- [EXERCISE]
Set down every line of the data, unchanged and complete.

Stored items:
********
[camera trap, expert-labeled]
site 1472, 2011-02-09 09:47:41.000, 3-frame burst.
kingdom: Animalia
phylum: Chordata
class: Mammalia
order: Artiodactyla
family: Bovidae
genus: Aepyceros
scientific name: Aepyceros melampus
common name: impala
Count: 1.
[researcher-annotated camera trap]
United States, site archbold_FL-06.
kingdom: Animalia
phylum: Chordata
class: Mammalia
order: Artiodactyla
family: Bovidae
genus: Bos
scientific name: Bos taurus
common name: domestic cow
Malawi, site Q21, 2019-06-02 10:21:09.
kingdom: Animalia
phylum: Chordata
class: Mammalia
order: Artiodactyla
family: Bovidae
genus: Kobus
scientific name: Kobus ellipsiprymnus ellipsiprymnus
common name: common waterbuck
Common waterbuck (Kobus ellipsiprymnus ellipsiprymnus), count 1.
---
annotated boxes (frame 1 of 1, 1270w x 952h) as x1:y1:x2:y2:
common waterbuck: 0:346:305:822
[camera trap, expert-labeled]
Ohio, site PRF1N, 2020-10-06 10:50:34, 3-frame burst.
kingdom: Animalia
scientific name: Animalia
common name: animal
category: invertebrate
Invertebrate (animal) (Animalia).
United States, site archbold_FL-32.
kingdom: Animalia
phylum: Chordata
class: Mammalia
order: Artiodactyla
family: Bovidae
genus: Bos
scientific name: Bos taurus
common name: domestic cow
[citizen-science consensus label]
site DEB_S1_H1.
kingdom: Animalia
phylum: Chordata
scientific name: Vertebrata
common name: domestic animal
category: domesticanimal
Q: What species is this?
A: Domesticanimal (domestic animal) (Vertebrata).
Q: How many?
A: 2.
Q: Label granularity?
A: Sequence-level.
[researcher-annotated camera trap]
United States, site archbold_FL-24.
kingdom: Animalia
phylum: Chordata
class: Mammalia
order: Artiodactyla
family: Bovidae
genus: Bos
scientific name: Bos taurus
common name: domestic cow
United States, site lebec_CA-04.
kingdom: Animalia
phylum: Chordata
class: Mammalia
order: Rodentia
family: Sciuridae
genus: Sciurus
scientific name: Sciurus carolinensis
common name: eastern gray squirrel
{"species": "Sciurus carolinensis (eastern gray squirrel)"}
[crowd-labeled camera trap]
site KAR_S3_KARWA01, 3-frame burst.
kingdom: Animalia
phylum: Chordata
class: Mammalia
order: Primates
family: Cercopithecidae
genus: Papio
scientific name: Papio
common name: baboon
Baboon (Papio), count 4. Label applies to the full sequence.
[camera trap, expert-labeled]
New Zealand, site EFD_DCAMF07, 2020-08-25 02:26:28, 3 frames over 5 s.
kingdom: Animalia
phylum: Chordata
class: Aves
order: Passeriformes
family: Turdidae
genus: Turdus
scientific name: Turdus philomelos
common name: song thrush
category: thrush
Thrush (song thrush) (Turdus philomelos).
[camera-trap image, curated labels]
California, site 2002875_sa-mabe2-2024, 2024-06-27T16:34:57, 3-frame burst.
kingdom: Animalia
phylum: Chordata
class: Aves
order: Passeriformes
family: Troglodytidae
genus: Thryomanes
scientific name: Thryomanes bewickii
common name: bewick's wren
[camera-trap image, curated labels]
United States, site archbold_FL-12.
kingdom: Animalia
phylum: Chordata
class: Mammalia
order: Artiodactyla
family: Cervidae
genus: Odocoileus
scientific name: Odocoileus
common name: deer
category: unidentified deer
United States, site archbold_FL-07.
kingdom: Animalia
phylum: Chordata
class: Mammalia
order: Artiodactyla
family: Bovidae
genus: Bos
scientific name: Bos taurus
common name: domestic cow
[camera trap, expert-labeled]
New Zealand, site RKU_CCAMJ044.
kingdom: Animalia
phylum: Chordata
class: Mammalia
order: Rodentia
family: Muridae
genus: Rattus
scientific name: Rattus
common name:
********
- [THE ANSWER]
[camera trap, expert-labeled]
site 1472, 2011-02-09 09:47:41.000, 3-frame burst.
kingdom: Animalia
phylum: Chordata
class: Mammalia
order: Artiodactyla
family: Bovidae
genus: Aepyceros
scientific name: Aepyceros melampus
common name: impala
Count: 1.
[researcher-annotated camera trap]
United States, site archbold_FL-06.
kingdom: Animalia
phylum: Chordata
class: Mammalia
order: Artiodactyla
family: Bovidae
genus: Bos
scientific name: Bos taurus
common name: domestic cow
Malawi, site Q21, 2019-06-02 10:21:09.
kingdom: Animalia
phylum: Chordata
class: Mammalia
order: Artiodactyla
family: Bovidae
genus: Kobus
scientific name: Kobus ellipsiprymnus ellipsiprymnus
common name: common waterbuck
Common waterbuck (Kobus ellipsiprymnus ellipsiprymnus), count 1.
---
annotated boxes (frame 1 of 1, 1270w x 952h) as x1:y1:x2:y2:
common waterbuck: 0:346:305:822
[camera trap, expert-labeled]
Ohio, site PRF1N, 2020-10-06 10:50:34, 3-frame burst.
kingdom: Animalia
scientific name: Animalia
common name: animal
category: invertebrate
Invertebrate (animal) (Animalia).
United States, site archbold_FL-32.
kingdom: Animalia
phylum: Chordata
class: Mammalia
order: Artiodactyla
family: Bovidae
genus: Bos
scientific name: Bos taurus
common name: domestic cow
[citizen-science consensus label]
site DEB_S1_H1.
kingdom: Animalia
phylum: Chordata
scientific name: Vertebrata
common name: domestic animal
category: domesticanimal
Q: What species is this?
A: Domesticanimal (domestic animal) (Vertebrata).
Q: How many?
A: 2.
Q: Label granularity?
A: Sequence-level.
[researcher-annotated camera trap]
United States, site archbold_FL-24.
kingdom: Animalia
phylum: Chordata
class: Mammalia
order: Artiodactyla
family: Bovidae
genus: Bos
scientific name: Bos taurus
common name: domestic cow
United States, site lebec_CA-04.
kingdom: Animalia
phylum: Chordata
class: Mammalia
order: Rodentia
family: Sciuridae
genus: Sciurus
scientific name: Sciurus carolinensis
common name: eastern gray squirrel
{"species": "Sciurus carolinensis (eastern gray squirrel)"}
[crowd-labeled camera trap]
site KAR_S3_KARWA01, 3-frame burst.
kingdom: Animalia
phylum: Chordata
class: Mammalia
order: Primates
family: Cercopithecidae
genus: Papio
scientific name: Papio
common name: baboon
Baboon (Papio), count 4. Label applies to the full sequence.
[camera trap, expert-labeled]
New Zealand, site EFD_DCAMF07, 2020-08-25 02:26:28, 3 frames over 5 s.
kingdom: Animalia
phylum: Chordata
class: Aves
order: Passeriformes
family: Turdidae
genus: Turdus
scientific name: Turdus philomelos
common name: song thrush
category: thrush
Thrush (song thrush) (Turdus philomelos).
[camera-trap image, curated labels]
California, site 2002875_sa-mabe2-2024, 2024-06-27T16:34:57, 3-frame burst.
kingdom: Animalia
phylum: Chordata
class: Aves
order: Passeriformes
family: Troglodytidae
genus: Thryomanes
scientific name: Thryomanes bewickii
common name: bewick's wren
[camera-trap image, curated labels]
United States, site archbold_FL-12.
kingdom: Animalia
phylum: Chordata
class: Mammalia
order: Artiodactyla
family: Cervidae
genus: Odocoileus
scientific name: Odocoileus
common name: deer
category: unidentified deer
United States, site archbold_FL-07.
kingdom: Animalia
phylum: Chordata
class: Mammalia
order: Artiodactyla
family: Bovidae
genus: Bos
scientific name: Bos taurus
common name: domestic cow
[camera trap, expert-labeled]
New Zealand, site RKU_CCAMJ044.
kingdom: Animalia
phylum: Chordata
class: Mammalia
order: Rodentia
family: Muridae
genus: Rattus
scientific name: Rattus
common name:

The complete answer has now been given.